start DATA RECORDS

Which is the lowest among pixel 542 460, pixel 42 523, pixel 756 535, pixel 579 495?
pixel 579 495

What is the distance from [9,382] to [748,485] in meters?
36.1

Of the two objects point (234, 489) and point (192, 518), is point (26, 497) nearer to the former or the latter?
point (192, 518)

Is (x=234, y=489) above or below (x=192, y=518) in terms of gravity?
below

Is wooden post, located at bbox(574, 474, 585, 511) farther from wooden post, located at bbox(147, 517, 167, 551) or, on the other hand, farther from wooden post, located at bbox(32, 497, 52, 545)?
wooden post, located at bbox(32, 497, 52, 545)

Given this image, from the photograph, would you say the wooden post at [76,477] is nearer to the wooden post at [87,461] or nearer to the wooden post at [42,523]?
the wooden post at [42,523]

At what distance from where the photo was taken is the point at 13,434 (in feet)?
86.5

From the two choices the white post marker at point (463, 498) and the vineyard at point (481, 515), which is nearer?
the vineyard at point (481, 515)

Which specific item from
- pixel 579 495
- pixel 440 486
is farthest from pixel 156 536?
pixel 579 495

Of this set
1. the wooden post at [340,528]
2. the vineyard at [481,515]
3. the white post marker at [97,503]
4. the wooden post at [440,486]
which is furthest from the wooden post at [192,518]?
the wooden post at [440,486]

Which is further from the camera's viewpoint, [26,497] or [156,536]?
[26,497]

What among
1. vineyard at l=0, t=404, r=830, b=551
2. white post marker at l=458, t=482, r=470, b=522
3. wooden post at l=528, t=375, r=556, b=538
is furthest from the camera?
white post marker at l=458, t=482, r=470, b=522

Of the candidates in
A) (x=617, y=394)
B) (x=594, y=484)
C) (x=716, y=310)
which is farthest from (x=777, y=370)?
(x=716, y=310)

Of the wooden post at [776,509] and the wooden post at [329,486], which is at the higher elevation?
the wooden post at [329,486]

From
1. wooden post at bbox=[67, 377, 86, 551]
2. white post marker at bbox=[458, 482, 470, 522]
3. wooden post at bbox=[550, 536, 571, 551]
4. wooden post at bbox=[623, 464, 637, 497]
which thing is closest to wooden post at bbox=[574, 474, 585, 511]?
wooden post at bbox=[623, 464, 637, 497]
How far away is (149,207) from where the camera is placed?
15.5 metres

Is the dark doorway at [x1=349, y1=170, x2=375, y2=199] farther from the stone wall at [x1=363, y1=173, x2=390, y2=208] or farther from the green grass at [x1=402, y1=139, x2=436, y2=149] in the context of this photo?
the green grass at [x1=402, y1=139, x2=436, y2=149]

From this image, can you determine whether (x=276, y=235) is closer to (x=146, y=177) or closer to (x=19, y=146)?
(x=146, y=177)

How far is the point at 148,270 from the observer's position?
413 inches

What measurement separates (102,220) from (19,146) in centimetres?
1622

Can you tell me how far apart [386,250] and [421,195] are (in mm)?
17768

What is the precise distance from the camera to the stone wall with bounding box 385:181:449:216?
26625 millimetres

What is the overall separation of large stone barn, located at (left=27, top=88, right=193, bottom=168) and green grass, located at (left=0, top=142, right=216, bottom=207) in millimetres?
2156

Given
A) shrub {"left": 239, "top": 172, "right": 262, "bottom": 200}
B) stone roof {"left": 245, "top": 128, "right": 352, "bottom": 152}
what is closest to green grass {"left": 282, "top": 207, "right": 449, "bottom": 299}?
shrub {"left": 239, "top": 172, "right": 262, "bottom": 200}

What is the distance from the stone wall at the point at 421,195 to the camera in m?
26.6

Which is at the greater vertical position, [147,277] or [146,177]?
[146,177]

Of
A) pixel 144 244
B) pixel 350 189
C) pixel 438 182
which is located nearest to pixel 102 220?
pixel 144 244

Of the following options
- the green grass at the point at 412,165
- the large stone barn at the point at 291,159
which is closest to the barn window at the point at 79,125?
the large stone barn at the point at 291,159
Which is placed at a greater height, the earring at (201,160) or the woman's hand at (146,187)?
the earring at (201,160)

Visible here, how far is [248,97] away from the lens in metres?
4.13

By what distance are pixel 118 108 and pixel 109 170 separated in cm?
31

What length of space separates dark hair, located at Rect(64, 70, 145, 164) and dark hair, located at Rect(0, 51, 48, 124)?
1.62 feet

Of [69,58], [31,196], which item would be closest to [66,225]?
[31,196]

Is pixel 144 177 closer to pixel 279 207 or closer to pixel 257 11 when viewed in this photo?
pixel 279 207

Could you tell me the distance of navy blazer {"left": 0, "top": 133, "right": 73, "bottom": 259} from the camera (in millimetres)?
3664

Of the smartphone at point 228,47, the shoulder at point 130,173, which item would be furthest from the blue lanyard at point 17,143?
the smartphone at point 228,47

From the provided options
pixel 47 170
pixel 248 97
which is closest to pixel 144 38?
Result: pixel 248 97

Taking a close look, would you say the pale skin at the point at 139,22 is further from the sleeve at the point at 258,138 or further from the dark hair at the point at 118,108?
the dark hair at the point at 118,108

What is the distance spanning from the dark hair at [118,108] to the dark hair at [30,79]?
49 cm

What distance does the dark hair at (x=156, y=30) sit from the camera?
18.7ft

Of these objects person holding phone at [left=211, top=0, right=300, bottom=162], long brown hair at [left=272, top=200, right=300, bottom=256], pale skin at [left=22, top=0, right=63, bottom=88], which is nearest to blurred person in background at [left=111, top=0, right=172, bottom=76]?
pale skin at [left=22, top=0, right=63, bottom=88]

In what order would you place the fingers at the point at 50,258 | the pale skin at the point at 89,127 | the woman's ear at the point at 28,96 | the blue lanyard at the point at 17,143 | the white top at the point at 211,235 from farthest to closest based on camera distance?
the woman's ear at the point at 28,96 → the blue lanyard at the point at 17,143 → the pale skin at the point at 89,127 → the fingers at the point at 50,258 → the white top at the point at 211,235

end DATA RECORDS

WRITTEN TASK –
Put every line of the records above into a JSON list of strings, one string per line, leaving out blank lines.

SOLUTION TO THE EXERCISE –
[
  "Which is the lowest among pixel 542 460, pixel 42 523, pixel 756 535, pixel 579 495?",
  "pixel 579 495",
  "What is the distance from [9,382] to [748,485] in meters?",
  "36.1",
  "Of the two objects point (234, 489) and point (192, 518), is point (26, 497) nearer to the former or the latter?",
  "point (192, 518)",
  "Is (x=234, y=489) above or below (x=192, y=518) in terms of gravity?",
  "below",
  "Is wooden post, located at bbox(574, 474, 585, 511) farther from wooden post, located at bbox(147, 517, 167, 551) or, on the other hand, farther from wooden post, located at bbox(32, 497, 52, 545)?",
  "wooden post, located at bbox(32, 497, 52, 545)",
  "Given this image, from the photograph, would you say the wooden post at [76,477] is nearer to the wooden post at [87,461] or nearer to the wooden post at [42,523]?",
  "the wooden post at [42,523]",
  "At what distance from where the photo was taken is the point at 13,434 (in feet)?",
  "86.5",
  "From the two choices the white post marker at point (463, 498) and the vineyard at point (481, 515), which is nearer?",
  "the vineyard at point (481, 515)",
  "Which specific item from",
  "- pixel 579 495",
  "- pixel 440 486",
  "is farthest from pixel 156 536?",
  "pixel 579 495",
  "Of this set",
  "1. the wooden post at [340,528]",
  "2. the vineyard at [481,515]",
  "3. the white post marker at [97,503]",
  "4. the wooden post at [440,486]",
  "which is furthest from the wooden post at [192,518]?",
  "the wooden post at [440,486]",
  "Which is further from the camera's viewpoint, [26,497] or [156,536]?",
  "[26,497]",
  "What among",
  "1. vineyard at l=0, t=404, r=830, b=551",
  "2. white post marker at l=458, t=482, r=470, b=522",
  "3. wooden post at l=528, t=375, r=556, b=538",
  "is furthest from the camera?",
  "white post marker at l=458, t=482, r=470, b=522",
  "Of the candidates in",
  "A) (x=617, y=394)",
  "B) (x=594, y=484)",
  "C) (x=716, y=310)",
  "which is farthest from (x=777, y=370)?",
  "(x=716, y=310)",
  "Of the wooden post at [776,509] and the wooden post at [329,486], which is at the higher elevation?",
  "the wooden post at [329,486]",
  "From",
  "1. wooden post at bbox=[67, 377, 86, 551]",
  "2. white post marker at bbox=[458, 482, 470, 522]",
  "3. wooden post at bbox=[550, 536, 571, 551]",
  "4. wooden post at bbox=[623, 464, 637, 497]",
  "which thing is closest to wooden post at bbox=[574, 474, 585, 511]?",
  "wooden post at bbox=[623, 464, 637, 497]",
  "How far away is (149,207) from where the camera is placed?",
  "15.5 metres",
  "Is the dark doorway at [x1=349, y1=170, x2=375, y2=199] farther from the stone wall at [x1=363, y1=173, x2=390, y2=208] or farther from the green grass at [x1=402, y1=139, x2=436, y2=149] in the context of this photo?",
  "the green grass at [x1=402, y1=139, x2=436, y2=149]",
  "From this image, can you determine whether (x=276, y=235) is closer to (x=146, y=177) or closer to (x=19, y=146)?",
  "(x=146, y=177)",
  "How far is the point at 148,270 from the observer's position?",
  "413 inches",
  "What measurement separates (102,220) from (19,146) in centimetres?",
  "1622",
  "Can you tell me how far apart [386,250] and [421,195] are (in mm)?",
  "17768",
  "What is the precise distance from the camera to the stone wall with bounding box 385:181:449:216?",
  "26625 millimetres",
  "What is the overall separation of large stone barn, located at (left=27, top=88, right=193, bottom=168) and green grass, located at (left=0, top=142, right=216, bottom=207) in millimetres?",
  "2156",
  "Given",
  "A) shrub {\"left\": 239, \"top\": 172, \"right\": 262, \"bottom\": 200}",
  "B) stone roof {\"left\": 245, \"top\": 128, \"right\": 352, \"bottom\": 152}",
  "what is closest to green grass {\"left\": 282, \"top\": 207, \"right\": 449, \"bottom\": 299}?",
  "shrub {\"left\": 239, \"top\": 172, \"right\": 262, \"bottom\": 200}",
  "What is the distance from the stone wall at the point at 421,195 to the camera in m?",
  "26.6",
  "Which is at the greater vertical position, [147,277] or [146,177]?",
  "[146,177]",
  "Of",
  "A) pixel 144 244",
  "B) pixel 350 189",
  "C) pixel 438 182",
  "which is located nearest to pixel 102 220?",
  "pixel 144 244",
  "Of the following options",
  "- the green grass at the point at 412,165",
  "- the large stone barn at the point at 291,159",
  "which is closest to the barn window at the point at 79,125?",
  "the large stone barn at the point at 291,159",
  "Which is placed at a greater height, the earring at (201,160) or the woman's hand at (146,187)?",
  "the earring at (201,160)",
  "Visible here, how far is [248,97] away from the lens in metres?",
  "4.13",
  "By what distance are pixel 118 108 and pixel 109 170 separated in cm?",
  "31",
  "What length of space separates dark hair, located at Rect(64, 70, 145, 164) and dark hair, located at Rect(0, 51, 48, 124)?",
  "1.62 feet",
  "Of [69,58], [31,196], which item would be closest to [66,225]?",
  "[31,196]",
  "Is pixel 144 177 closer to pixel 279 207 or closer to pixel 257 11 when viewed in this photo?",
  "pixel 279 207",
  "Could you tell me the distance of navy blazer {\"left\": 0, \"top\": 133, \"right\": 73, \"bottom\": 259} from the camera (in millimetres)?",
  "3664",
  "Of the smartphone at point 228,47, the shoulder at point 130,173, which item would be furthest from the blue lanyard at point 17,143?",
  "the smartphone at point 228,47",
  "From the provided options",
  "pixel 47 170",
  "pixel 248 97",
  "which is closest to pixel 144 38?",
  "Result: pixel 248 97",
  "Taking a close look, would you say the pale skin at the point at 139,22 is further from the sleeve at the point at 258,138 or further from the dark hair at the point at 118,108?",
  "the dark hair at the point at 118,108",
  "What is the distance spanning from the dark hair at [118,108] to the dark hair at [30,79]?",
  "49 cm",
  "What distance does the dark hair at (x=156, y=30) sit from the camera?",
  "18.7ft",
  "Of these objects person holding phone at [left=211, top=0, right=300, bottom=162], long brown hair at [left=272, top=200, right=300, bottom=256], pale skin at [left=22, top=0, right=63, bottom=88], which is nearest to blurred person in background at [left=111, top=0, right=172, bottom=76]?",
  "pale skin at [left=22, top=0, right=63, bottom=88]",
  "In what order would you place the fingers at the point at 50,258 | the pale skin at the point at 89,127 | the woman's ear at the point at 28,96 | the blue lanyard at the point at 17,143 | the white top at the point at 211,235 from farthest to closest based on camera distance?",
  "the woman's ear at the point at 28,96 → the blue lanyard at the point at 17,143 → the pale skin at the point at 89,127 → the fingers at the point at 50,258 → the white top at the point at 211,235"
]